The Phantom is a large, five-seat ultraluxury sedan. Most of today's top luxury features come standard, including HID headlights, 20-inch wheels, parking sensors, automatically closing rear doors and trunk, four-zone automatic climate control, full power accessories, an integrated communication system and a DVD-based navigation system. A surround-sound audio system, designed by Lexicon, features a single CD head unit with an instrument panel-mounted changer. Major options include 21-inch wheels, a two-person rear seat with a center console, a rear DVD-based entertainment system and a sunroof. More significant, though, are the customizable options available to buyers, which cover everything from special exterior paint colors to multiple types of wood trim. Rolls-Royce will also accommodate buyers with completely bespoke feature requests.
The Phantom is powered by a 6.7-liter V12 with 453 horsepower. The key to this Roller's 5.7-second 0-to-60 time is the engine's 531 pound-feet of torque, 75 percent of which (413 lb-ft) is available at just 1,000 rpm, and its six-speed automatic transmission. The BMW-derived engine is thoroughly modern and boasts all-aluminum construction, direct injection, dual-overhead cams, four valves per cylinder and variable valve timing.
The Phantom comes equipped with run-flat tires, a tire-pressure monitoring system, antilock brakes, traction control and stability control. Side airbags for front occupants and full-length side curtain airbags are also standard.
Naturally, premium leather upholstery and wood trim are the key materials found inside the Phantom. The instrument panel, with its iconic "organ stop" controls and classic look, should be familiar to long-standing Rolls-Royce owners. More complex operations are handled by a control interface very similar to BMW's iDrive system. And, as one would expect given its considerable size, the Phantom offers spacious accommodations front and rear. Although designed to be an easy driver, the Phantom does have rear seats that lend themselves well to chauffeured travel. The seating position is elevated for greater forward view, and one also gains a pleasing state of concealment because of the prominent C-pillars. The rear coach doors ("suicide" doors in common parlance) allow easy access and can be closed automatically. Furthest back, the trunk can hold a respectable 16 cubic feet of cargo.
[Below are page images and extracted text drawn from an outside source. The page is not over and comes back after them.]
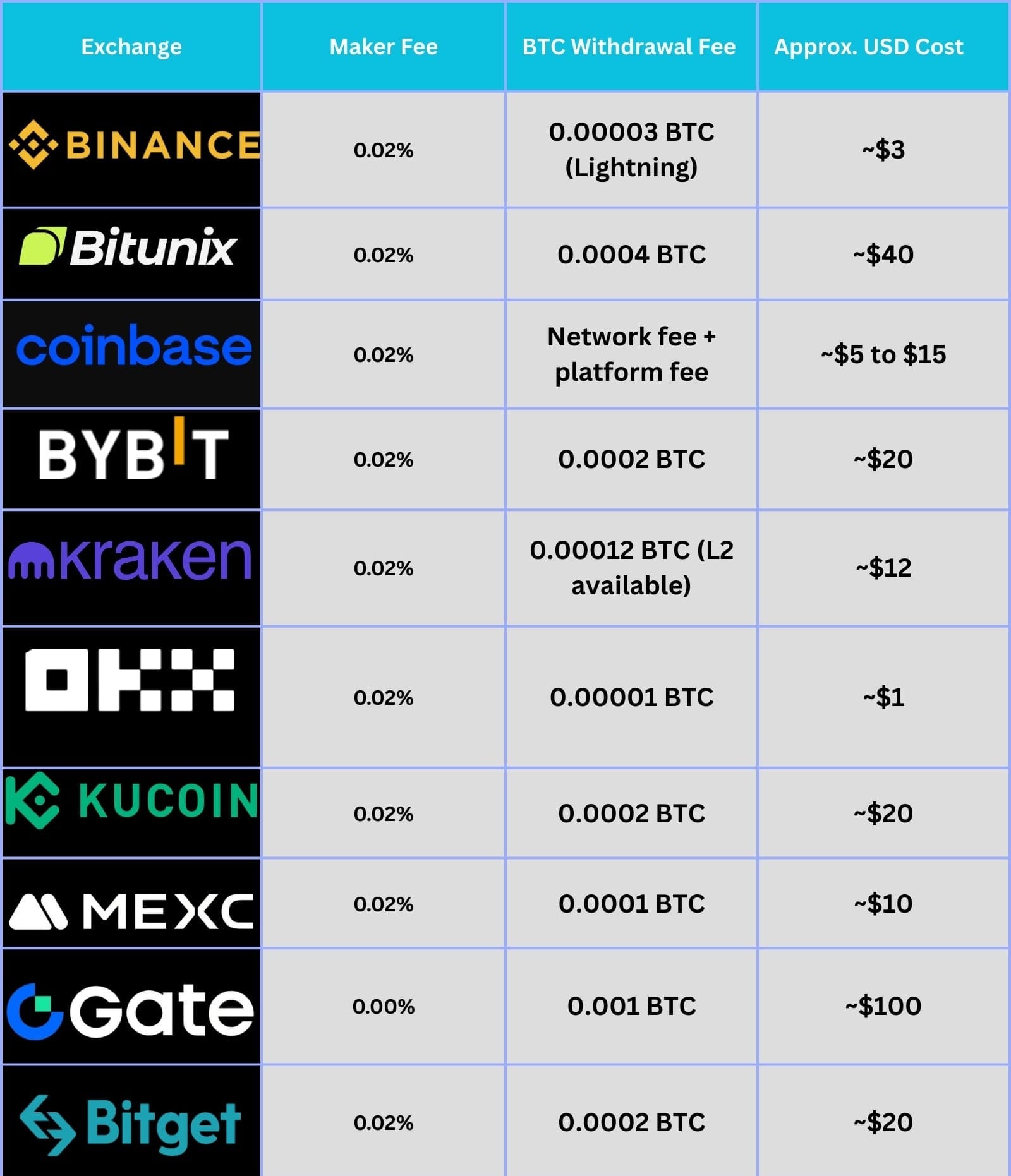 | Exchange | Maker Fee | BTC Withdrawal Fee | Approx. USD Cost |
|---|---|---|---|
| BINANCE | 0.02% | 0.00003 BTC (Lightning) | ~$3 |
| Bitunix | 0.02% | 0.0004 BTC | ~$40 |
| coinbase | 0.02% | Network fee + platform fee | ~$5 to $15 |
| BYBIT | 0.02% | 0.0002 BTC | ~$20 |
| kraken | 0.02% | 0.00012 BTC (L2 available) | ~$12 |
| OKX | 0.02% | 0.00001 BTC | ~$1 |
| KUCOIN | 0.02% | 0.0002 BTC | ~$20 |
| MEXC | 0.02% | 0.0001 BTC | ~$10 |
| Gate | 0.00% | 0.001 BTC | ~$100 |
| Bitget | 0.02% | 0.0002 BTC | ~$20 |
The large but spindly three-spoke steering wheel feels light in your hands and the big sedan changes direction with ease, at least when traveling at a relaxed pace. Start kicking things up a bit and it rapidly becomes apparent that the Phantom is no sport sedan. That's not a knock on the big Rolls, just a heads-up for those who think anything BMW touches (like the Mini or Range Rover) becomes an instant canyon carver. Power from the V12 is prodigious. Pushing the pedal to the floor can be a bit surreal, as you never feel the transmission changing gears and the engine makes little noise. There is some wind noise around the A-pillars at highway speeds (payback for the Rolls' tall roofline), but it is minimal and likely only evident because there is no engine or road noise.